Fifthly, the technique works with the assumption that the respondent will have to choose one of the products from the vast variety that is offered. It only considers a consumer who has many products to choose. The technique does not take care of the consumers who have no selection of any of the organization’s products or services or those who have no interest in one or two of the company’s products. (Green et al. 2001, S60). It is possible to formulate adjustment to the technique so that the limitation of a large number of attributes can be solved, but still, it is not possible to exhaust all the weaknesses through the formulation of hybrid models (Kim et al. 2016, p.60). The technique does not also include the number of products that are purchased at once. Meaning that it can end up giving an inaccurate view of the market share of a particular organization or product.
Trends in using Conjoint Analysis
In the traditional practices, the research data to be analyzed was collected using pencils and questionnaires, or sometimes through the use of telephone calls or one-on-one communication. However, from the early 1990s to date, the web is used to gather most of the data that is required. This improvement has led to the collection of more information per question in the respondents (Parniangtong 2017, p.90). The new adaptive methods have facilitated the collection of more information. Some of the adaptive techniques include available adaptive conjoint analysis. However, the increase in the accessibility and data collected from the respondents has also come with its disadvantages. One of the drawbacks is the lower levels of patience and attentiveness in the respondents (Vidal et al. 2013, p.68). Therefore, it is necessary to ensure that the respondents maintain their focus on the task at hand. One of the modifications that have been made to ensure the respondents keep their focus is the user design approach (Nikou, Bouwman, and de Reuver 2014, p.82). In this case, the respondent is permitted to design his perfect product on a virtual basis. With the information on the ideal virtual products, the organization can move forward in developing new products or re-designing the existing products to meet the requirements of the customers.

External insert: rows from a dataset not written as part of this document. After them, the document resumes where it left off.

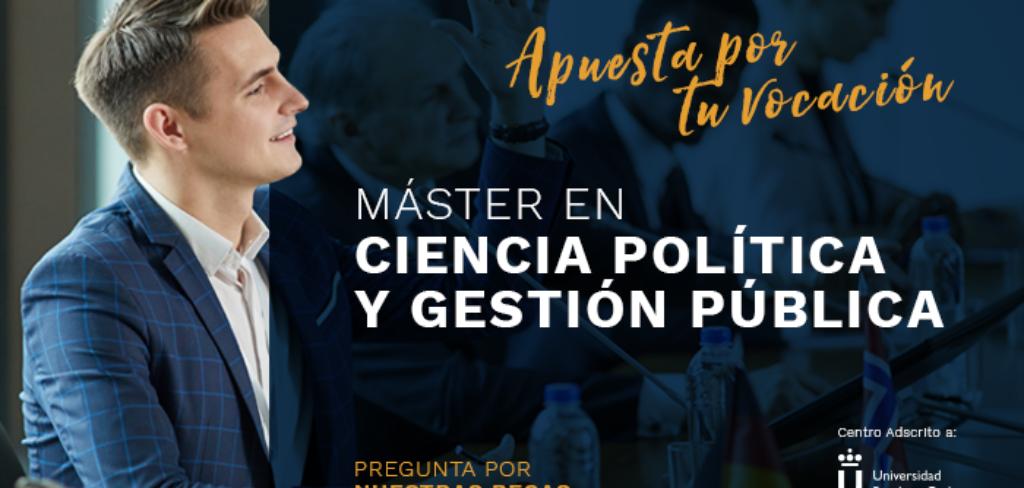 «Máster Universitario en Ciencia Política y Gestión Pública», con descuento del 25% para colegiados/as de Copyscyl. Modalidad Online (Fecha inicio: 13 de octubre de 2020)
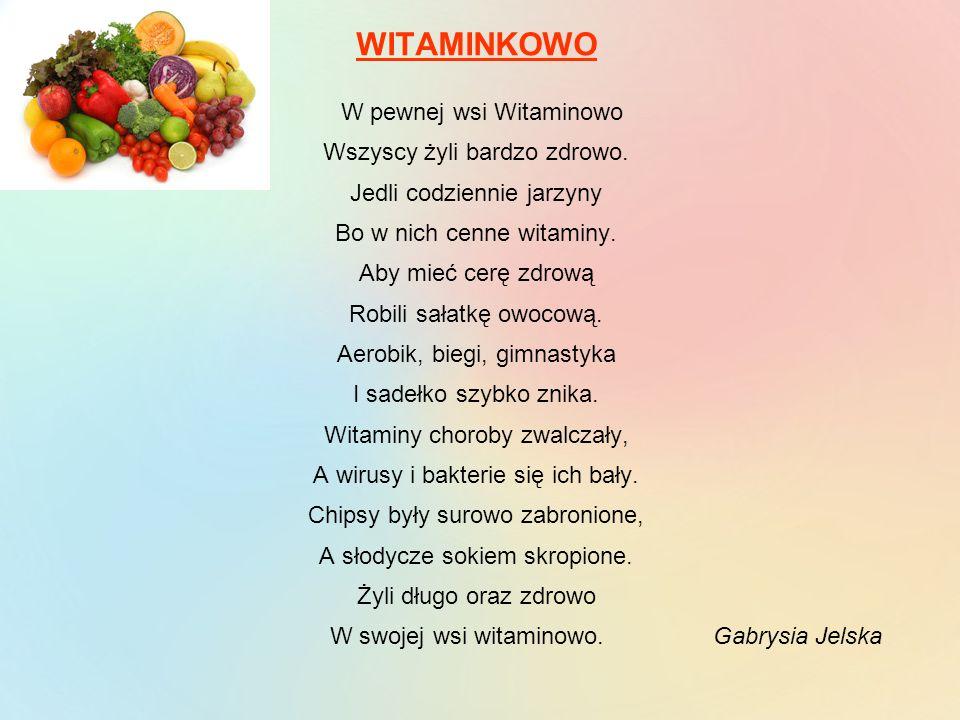 WITAMINKOWO W pewnej wsi Witaminowo Wszyscy żyli bardzo zdrowo. Jedli codziennie jarzyny Bo w nich cenne witaminy. Aby mieć cerę zdrową Robili sałatkę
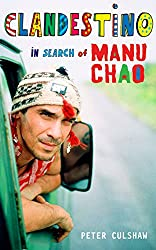 Clandestino: In Search of Manu Chao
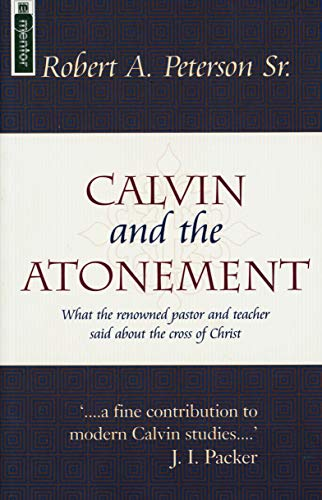 Calvin and the Atonement: What the Renowned Pastor and Teacher Said About the Cross of Christ: ...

A major issue that the analysis has been associated with since its inception is the analysis of products or services with multiple features (Smith, 2008). In the future modifications that have been proposed to counter this problem, the traditional self-explicated approach is highly applicable. The limitations brought by this issue have been solved by the hybrid estimation method (Wilson et al. 2015, p.44). The hybrid method combines the preference data with the self-explicated data derived from the partial profiles.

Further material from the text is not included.